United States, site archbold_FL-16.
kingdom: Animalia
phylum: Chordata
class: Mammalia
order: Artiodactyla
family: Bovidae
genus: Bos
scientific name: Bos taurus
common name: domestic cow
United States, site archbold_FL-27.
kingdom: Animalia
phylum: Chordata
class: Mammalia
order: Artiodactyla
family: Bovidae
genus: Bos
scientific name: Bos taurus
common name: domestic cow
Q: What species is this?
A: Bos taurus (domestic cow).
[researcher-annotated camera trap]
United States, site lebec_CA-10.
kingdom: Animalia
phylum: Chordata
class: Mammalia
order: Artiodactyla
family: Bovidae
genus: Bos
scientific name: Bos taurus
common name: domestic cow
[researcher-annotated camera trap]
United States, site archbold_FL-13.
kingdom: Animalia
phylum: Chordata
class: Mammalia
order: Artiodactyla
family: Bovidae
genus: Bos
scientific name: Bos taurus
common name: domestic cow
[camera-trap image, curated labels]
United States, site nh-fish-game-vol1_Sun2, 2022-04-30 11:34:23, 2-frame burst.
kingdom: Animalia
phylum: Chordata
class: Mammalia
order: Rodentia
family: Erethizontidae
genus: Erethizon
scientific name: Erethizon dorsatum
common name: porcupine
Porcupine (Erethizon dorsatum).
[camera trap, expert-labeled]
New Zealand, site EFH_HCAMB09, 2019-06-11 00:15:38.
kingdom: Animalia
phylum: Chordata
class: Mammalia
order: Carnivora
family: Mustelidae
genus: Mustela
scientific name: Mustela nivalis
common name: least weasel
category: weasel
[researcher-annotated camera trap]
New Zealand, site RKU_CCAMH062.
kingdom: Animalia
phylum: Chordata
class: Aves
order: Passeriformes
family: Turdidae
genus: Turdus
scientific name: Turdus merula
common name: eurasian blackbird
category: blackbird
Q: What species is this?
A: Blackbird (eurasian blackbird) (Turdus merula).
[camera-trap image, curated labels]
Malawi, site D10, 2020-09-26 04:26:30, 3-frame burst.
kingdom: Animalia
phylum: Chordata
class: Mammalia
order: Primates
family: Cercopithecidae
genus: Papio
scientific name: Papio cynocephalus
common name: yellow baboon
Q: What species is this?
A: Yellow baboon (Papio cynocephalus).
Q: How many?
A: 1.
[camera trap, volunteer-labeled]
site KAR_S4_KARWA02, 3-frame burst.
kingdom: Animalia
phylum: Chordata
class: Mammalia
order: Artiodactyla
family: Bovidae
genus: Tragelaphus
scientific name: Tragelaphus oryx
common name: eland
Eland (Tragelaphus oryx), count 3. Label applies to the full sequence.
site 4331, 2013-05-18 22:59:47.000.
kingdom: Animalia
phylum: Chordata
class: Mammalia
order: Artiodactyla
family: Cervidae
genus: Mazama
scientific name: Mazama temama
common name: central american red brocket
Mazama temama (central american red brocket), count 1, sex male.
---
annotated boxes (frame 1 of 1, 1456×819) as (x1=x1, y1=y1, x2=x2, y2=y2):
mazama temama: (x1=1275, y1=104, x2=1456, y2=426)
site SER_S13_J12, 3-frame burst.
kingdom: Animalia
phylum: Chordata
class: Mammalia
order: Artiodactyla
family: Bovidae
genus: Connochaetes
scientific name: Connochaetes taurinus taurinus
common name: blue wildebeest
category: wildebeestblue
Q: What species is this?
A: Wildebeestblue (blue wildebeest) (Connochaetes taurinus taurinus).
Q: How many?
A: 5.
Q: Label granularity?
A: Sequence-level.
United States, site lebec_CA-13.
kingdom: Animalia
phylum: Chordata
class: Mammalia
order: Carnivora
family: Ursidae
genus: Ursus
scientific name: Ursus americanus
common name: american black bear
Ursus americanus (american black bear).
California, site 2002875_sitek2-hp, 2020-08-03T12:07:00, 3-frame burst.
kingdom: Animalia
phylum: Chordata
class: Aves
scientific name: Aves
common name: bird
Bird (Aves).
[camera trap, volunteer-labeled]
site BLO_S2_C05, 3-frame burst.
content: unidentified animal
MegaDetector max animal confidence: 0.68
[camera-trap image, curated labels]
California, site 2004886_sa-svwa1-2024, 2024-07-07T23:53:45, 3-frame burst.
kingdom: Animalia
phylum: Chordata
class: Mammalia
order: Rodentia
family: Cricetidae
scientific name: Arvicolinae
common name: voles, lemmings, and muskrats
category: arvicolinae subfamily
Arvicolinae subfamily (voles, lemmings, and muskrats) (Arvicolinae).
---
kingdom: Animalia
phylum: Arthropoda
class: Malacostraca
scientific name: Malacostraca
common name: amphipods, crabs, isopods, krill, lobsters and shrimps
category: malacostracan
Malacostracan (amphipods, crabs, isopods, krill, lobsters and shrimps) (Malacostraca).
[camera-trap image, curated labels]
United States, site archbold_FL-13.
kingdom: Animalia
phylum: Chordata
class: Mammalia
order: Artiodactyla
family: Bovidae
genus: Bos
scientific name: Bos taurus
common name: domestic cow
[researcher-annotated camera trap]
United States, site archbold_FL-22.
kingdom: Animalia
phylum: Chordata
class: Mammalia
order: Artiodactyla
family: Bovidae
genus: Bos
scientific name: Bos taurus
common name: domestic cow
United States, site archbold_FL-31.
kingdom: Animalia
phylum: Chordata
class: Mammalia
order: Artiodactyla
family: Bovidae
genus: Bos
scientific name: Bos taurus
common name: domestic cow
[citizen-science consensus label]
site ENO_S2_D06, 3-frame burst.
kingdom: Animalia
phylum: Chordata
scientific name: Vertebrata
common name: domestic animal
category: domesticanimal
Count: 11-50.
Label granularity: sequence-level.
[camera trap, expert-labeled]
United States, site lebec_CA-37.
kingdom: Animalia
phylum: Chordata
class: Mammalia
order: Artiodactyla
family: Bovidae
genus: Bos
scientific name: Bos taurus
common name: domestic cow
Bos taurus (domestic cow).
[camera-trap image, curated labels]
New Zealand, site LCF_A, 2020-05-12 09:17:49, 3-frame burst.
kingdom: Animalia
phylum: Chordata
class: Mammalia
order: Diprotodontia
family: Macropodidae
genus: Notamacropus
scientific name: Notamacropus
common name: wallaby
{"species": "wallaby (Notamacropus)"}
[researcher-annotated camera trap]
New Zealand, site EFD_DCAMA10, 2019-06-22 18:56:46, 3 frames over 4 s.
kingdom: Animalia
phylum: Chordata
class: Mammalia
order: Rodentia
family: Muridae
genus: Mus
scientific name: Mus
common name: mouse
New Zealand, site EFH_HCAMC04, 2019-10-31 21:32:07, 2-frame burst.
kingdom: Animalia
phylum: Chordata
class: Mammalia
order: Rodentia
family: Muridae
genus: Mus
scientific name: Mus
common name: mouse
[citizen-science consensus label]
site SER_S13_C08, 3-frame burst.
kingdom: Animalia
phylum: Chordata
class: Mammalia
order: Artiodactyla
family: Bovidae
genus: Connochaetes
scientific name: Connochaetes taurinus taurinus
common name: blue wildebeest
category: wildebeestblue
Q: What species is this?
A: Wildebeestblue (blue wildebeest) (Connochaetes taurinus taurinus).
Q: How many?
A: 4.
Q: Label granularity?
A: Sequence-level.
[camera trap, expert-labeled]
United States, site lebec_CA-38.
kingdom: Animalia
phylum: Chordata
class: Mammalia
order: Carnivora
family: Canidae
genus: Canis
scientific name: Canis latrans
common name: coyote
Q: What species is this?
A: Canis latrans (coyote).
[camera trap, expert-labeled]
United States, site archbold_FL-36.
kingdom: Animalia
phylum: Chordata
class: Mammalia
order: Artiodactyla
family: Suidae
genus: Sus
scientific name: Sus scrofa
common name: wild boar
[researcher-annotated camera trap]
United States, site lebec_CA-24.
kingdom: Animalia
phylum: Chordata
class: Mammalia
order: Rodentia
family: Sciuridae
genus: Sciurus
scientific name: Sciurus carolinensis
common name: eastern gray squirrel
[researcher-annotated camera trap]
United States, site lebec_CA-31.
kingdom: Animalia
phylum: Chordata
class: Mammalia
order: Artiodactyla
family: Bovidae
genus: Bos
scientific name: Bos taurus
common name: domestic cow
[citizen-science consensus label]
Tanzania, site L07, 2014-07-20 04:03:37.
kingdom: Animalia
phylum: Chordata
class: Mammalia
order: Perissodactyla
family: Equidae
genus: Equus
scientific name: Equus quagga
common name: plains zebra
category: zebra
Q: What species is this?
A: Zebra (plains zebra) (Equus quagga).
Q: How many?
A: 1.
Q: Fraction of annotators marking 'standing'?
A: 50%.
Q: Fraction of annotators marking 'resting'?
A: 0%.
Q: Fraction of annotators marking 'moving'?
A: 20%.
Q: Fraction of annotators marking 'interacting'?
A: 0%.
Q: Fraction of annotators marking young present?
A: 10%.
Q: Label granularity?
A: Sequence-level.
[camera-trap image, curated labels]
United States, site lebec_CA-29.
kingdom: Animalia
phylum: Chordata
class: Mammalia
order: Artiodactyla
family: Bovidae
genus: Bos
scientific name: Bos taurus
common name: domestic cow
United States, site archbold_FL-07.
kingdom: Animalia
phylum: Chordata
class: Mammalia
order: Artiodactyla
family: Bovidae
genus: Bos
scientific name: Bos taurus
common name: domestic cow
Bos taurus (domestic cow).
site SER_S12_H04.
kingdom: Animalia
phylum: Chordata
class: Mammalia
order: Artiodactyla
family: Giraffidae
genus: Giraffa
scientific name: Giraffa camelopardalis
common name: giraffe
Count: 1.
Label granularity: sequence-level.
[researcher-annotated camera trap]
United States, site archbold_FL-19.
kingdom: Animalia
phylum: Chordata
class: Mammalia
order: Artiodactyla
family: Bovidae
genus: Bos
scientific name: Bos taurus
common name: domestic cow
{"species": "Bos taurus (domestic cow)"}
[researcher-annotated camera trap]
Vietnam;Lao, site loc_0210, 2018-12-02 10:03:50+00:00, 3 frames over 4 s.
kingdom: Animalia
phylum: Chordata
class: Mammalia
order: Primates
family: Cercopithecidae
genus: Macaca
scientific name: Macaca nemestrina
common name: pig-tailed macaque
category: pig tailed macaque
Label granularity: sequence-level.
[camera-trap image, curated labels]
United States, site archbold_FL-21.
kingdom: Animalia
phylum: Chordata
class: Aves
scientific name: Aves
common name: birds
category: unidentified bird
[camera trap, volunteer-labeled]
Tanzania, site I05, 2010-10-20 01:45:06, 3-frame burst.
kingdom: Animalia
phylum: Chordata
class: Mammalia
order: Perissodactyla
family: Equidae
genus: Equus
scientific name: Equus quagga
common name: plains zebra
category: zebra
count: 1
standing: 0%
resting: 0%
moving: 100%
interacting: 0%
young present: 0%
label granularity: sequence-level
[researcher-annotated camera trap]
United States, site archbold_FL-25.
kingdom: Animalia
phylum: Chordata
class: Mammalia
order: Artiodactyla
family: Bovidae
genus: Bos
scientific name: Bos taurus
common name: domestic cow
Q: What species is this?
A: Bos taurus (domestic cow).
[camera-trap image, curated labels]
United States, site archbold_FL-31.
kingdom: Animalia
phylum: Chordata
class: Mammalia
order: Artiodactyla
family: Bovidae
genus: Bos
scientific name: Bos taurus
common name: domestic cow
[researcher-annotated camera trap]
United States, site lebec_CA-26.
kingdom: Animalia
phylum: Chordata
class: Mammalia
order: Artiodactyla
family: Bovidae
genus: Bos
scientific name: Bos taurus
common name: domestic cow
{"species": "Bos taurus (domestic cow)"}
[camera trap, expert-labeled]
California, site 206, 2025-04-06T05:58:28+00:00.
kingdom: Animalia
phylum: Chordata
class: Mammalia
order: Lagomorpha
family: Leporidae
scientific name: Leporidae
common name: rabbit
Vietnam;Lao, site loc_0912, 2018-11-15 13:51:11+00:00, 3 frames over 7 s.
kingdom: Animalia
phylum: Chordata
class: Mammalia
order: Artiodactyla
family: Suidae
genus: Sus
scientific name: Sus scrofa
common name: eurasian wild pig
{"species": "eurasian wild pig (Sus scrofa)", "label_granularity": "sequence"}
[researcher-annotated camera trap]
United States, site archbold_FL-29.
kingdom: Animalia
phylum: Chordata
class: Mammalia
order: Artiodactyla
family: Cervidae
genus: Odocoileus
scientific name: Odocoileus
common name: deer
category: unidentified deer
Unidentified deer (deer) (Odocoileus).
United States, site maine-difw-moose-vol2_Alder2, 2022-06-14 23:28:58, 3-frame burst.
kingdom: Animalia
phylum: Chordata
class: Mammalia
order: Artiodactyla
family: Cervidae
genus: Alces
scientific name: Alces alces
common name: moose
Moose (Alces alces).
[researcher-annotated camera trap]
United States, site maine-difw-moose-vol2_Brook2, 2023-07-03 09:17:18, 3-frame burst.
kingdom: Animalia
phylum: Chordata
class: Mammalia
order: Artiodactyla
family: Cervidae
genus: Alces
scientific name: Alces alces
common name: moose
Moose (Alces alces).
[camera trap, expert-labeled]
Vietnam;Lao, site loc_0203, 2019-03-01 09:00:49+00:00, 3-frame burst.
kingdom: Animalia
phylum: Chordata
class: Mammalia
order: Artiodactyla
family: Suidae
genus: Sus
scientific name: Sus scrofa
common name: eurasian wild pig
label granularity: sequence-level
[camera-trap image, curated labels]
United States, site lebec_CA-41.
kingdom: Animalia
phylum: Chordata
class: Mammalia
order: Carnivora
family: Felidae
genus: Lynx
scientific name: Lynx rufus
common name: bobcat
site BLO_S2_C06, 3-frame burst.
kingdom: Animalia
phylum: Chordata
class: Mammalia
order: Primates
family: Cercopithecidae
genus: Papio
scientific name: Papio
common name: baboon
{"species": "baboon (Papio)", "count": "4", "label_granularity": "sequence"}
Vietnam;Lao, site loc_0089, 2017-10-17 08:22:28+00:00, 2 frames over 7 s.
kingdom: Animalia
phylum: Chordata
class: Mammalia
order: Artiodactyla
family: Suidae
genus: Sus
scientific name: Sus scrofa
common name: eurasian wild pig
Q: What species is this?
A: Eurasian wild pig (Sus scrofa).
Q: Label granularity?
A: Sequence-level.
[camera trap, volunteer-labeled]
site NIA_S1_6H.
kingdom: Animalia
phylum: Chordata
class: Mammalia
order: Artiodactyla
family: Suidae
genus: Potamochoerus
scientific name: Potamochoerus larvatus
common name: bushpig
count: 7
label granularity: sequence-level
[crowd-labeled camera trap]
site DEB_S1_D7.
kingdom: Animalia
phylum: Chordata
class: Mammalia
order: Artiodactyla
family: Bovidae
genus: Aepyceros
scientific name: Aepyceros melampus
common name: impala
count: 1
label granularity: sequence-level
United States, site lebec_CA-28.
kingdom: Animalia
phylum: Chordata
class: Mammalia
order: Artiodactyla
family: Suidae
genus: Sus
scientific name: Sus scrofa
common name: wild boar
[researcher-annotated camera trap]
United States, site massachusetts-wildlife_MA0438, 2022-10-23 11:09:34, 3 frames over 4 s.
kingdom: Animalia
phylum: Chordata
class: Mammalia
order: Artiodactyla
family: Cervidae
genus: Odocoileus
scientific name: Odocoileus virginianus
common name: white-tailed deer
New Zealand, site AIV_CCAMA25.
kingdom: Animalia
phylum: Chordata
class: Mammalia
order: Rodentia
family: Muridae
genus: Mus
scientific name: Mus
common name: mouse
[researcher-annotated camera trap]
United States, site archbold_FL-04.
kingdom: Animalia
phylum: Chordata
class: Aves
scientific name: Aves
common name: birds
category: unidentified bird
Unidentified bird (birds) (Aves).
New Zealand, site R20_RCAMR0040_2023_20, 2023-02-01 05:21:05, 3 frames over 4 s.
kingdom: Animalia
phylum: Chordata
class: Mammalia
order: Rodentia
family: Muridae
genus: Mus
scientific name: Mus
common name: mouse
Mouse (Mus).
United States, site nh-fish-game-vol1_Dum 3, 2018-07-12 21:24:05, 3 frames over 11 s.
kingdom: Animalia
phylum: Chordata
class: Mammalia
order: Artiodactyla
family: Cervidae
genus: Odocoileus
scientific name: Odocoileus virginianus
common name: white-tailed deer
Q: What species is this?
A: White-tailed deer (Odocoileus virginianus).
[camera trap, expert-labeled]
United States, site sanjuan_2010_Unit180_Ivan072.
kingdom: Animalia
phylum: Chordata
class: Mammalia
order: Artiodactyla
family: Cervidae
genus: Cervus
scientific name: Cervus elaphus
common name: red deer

What is required » Go through the material and copy out every line with "moving" in it.

Solution to the exercise »
Q: Fraction of annotators marking 'moving'?
moving: 100%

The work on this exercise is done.